Paul Sancya, Associated Press
WASHINGTON — Businesses cut back on orders for airplanes, autos and heavy machinery in June, lowering demand for factory goods for the second time in three months.
The Commerce Department said Wednesday that orders to U.S. factories fell 0.8 percent in June. A key category that tracks business investment plans managed a small increase, offering a positive sign amid other gloomy reports on the economy.
High energy prices and supply disruptions caused by the Japan crisis have slowed manufacturing this spring, along with the broader economy.
Overall demand for factory goods fell to $440.7 billion in June. That's still 31.2 percent higher than the low point during the recession reached in March 2009.
Manufacturing had been one of the strongest areas of the economy since the recession ended. But activity slowed this spring.
Factories had their weakest growth in two years in July, according to the Institute for Supply Management. The private group of purchasing executives said its index fell to 50.9, the lowest reading since July 2009. Any reading above 50 indicates expansion.
Orders for nondefense capital goods excluding aircraft, the category that serves as a proxy for business investment plans, showed a 0.4 percent rise June. That represented an upward revision from an estimate last week that this category had fallen 0.4 percent in June.
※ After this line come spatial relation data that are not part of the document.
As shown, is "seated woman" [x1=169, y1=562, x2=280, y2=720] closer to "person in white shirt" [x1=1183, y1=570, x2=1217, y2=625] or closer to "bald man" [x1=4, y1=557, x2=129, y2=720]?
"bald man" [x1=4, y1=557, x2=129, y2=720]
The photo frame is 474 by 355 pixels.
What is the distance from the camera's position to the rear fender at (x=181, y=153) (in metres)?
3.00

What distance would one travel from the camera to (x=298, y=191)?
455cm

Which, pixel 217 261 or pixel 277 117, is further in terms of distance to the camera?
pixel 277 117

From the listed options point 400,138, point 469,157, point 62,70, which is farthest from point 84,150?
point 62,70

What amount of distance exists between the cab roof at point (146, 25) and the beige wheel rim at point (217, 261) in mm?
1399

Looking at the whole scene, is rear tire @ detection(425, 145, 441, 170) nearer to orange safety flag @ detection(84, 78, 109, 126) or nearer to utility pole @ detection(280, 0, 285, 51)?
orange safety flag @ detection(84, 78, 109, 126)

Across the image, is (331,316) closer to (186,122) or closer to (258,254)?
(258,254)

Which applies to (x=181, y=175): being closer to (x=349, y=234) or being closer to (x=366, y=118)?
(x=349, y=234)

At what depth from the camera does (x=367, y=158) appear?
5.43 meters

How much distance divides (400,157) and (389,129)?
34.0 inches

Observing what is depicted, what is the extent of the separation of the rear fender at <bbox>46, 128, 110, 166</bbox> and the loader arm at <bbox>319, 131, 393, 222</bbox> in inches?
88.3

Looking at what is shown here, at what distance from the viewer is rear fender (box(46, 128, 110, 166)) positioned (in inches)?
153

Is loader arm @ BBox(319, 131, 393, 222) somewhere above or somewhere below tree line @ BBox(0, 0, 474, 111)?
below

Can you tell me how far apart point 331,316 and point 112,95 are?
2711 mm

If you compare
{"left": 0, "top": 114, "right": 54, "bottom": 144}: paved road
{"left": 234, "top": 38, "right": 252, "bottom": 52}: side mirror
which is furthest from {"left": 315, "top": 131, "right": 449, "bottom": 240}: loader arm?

The report also slightly revised a drop in durable goods to show a decline of 1.9 percent. That's slightly better than the 2.1 percent drop the government reported last week. Durable goods are items expected to last at least three years.
Orders for nondurable goods, products such as gasoline, chemicals, paper and food, showed no change from the previous month after a 0.5 percent drop in May.
Business demand for transportation equipment fell 8.6 percent, reflecting a 28.9 percent drop in orders for commercial aircraft and a 2.7 percent decline in orders for autos and auto parts.
Automakers and other U.S. companies that depend on component parts from Japan have been hurt by the supply chain disruptions.
Analysts expect manufacturing and the overall economy to pick up in the second half of the year once energy prices stabilize and Japanese factories resume normal production.
But that is unlikely if consumers remain worried about the economy slipping back into another recession.
U.S. consumers cut back on spending in June for the first time in nearly two years while their incomes grew by the smallest amount in nine months. Consumer spending fuels about 70 percent of economic growth.
Businesses have responded by reducing hiring. The economy added just 18,000 jobs in June, the fewest in nine months, and the unemployment rate is 9.2 percent, the highest all year. The government will issue the July figures Friday.
The overall economy expanded at a 1.3 percent annual rate in April-June quarter after only 0.4 percent growth in the first three months of the year. That was the slowest six-month period six the recession ended two years ago.
Many economists believe economic activity will accelerate only modestly in the second half of the year. Some predict growth of around 2.5 percent in the final six months. That would be far below the pace needed to make a significant dent in the unemployment rate.